- [Objective 1] In the baking forum thread, write out the passage from "# a new one" up to and including "method to learn ?".

- [Page excerpt]
-- start --

# a new one is so happy on baking



## clairelv (Jul 8, 2015)

i fall love in baking recently . i made so many "terrible" bread and cake . they look ugly but the taste is ok .:razz: for a new one learning baking i suggest good tools . really high quality low price . and now ,i want to learn how to make flowers on my cake ! i want to it is beautiful and special . it is hard to learn i think . i prefer to learn from some vedio on line . do you have any other good method to learn ? 
thank you !

and the tools i got is below 
http://www.amazon.com/dp/B00ZI7Z2UI/?tag=skimlinks_replacement-20
http://www.amazon.com/dp/B00X5WQO1E/?tag=skimlinks_replacement-20


----------



## Pensacola Tiger (Jul 8, 2015)

A few years ago my wife took a class in cake decorating offered by Wilton. She learned to make roses and other flowers as well as other techniques. You might want to check to see if a class is offered where you live. Here's a link to Wilton's website: http://www.wilton.com/classes/

Rick


----------



## daveb (Jul 8, 2015)

I can't find my "Don't feed the troll" smiley. But then again it may be a coincidence that every product linked to is by Clarelove, is sold on Amazon, and is an obvious photoshop of a readily available product.


----------



## gic (Jul 8, 2015)

definitely a troll


----------

-- end --

- [Objective 2] Give again, unchanged, the lines of the records from the line with "INPUT: image. TARGET: left" up to and including the last line of the records.

Stored records
-- start --

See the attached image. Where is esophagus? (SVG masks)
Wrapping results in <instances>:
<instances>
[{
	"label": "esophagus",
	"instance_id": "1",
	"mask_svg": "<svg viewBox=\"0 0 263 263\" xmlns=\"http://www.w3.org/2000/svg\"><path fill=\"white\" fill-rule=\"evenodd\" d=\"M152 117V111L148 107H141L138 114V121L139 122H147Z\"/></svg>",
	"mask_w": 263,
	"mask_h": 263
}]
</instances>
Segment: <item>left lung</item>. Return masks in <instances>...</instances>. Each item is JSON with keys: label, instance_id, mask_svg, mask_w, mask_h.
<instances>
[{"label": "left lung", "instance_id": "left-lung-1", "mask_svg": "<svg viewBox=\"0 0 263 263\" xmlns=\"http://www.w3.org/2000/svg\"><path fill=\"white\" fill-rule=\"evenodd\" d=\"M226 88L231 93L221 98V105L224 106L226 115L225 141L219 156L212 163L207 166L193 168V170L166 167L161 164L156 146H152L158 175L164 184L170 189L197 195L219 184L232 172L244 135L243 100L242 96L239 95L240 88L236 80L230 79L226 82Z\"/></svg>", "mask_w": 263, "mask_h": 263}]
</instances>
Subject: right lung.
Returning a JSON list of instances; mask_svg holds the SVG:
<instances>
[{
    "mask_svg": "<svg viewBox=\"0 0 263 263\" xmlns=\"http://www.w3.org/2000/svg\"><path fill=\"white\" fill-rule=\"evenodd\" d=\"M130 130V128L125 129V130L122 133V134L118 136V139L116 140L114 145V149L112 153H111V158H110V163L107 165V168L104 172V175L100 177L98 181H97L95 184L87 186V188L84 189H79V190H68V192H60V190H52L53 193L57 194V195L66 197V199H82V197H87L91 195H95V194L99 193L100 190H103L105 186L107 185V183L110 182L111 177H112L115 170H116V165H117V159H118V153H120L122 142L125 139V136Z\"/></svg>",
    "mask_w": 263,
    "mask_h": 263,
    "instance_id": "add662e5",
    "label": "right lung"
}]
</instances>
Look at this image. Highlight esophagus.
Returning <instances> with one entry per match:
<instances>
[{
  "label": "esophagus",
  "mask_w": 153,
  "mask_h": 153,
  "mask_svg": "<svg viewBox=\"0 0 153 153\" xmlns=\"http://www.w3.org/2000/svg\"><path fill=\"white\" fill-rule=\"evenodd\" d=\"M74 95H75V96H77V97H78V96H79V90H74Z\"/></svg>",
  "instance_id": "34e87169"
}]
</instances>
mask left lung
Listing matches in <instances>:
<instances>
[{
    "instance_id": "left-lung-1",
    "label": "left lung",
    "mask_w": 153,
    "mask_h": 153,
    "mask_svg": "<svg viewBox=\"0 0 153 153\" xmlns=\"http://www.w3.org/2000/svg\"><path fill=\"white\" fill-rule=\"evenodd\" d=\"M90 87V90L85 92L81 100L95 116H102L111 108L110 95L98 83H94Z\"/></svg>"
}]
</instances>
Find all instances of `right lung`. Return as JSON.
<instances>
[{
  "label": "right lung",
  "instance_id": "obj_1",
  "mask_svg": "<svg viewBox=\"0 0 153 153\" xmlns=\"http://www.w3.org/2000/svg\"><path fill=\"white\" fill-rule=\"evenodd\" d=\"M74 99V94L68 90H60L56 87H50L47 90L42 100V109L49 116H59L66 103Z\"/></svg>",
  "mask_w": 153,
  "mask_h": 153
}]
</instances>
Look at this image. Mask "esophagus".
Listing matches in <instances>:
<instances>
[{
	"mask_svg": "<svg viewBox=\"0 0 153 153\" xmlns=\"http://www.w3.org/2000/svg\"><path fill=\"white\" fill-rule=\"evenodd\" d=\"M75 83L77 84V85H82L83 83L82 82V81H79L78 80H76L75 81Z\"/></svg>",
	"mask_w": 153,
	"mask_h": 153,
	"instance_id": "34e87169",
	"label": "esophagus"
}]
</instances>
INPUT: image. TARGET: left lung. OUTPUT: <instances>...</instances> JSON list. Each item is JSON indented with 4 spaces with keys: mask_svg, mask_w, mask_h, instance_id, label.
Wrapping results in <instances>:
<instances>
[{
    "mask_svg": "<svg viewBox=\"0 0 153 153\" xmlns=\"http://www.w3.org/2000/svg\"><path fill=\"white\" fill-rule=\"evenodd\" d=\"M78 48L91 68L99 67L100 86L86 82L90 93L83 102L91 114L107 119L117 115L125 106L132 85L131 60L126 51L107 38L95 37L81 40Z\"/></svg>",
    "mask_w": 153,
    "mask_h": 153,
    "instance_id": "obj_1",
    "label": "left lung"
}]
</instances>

-- end --

- [Task output 1]
# a new one is so happy on baking



## clairelv (Jul 8, 2015)

i fall love in baking recently . i made so many "terrible" bread and cake . they look ugly but the taste is ok .:razz: for a new one learning baking i suggest good tools . really high quality low price . and now ,i want to learn how to make flowers on my cake ! i want to it is beautiful and special . it is hard to learn i think . i prefer to learn from some vedio on line . do you have any other good method to learn ?

- [Task output 2]
INPUT: image. TARGET: left lung. OUTPUT: <instances>...</instances> JSON list. Each item is JSON indented with 4 spaces with keys: mask_svg, mask_w, mask_h, instance_id, label.
Wrapping results in <instances>:
<instances>
[{
    "mask_svg": "<svg viewBox=\"0 0 153 153\" xmlns=\"http://www.w3.org/2000/svg\"><path fill=\"white\" fill-rule=\"evenodd\" d=\"M78 48L91 68L99 67L100 86L86 82L90 93L83 102L91 114L107 119L117 115L125 106L132 85L131 60L126 51L107 38L95 37L81 40Z\"/></svg>",
    "mask_w": 153,
    "mask_h": 153,
    "instance_id": "obj_1",
    "label": "left lung"
}]
</instances>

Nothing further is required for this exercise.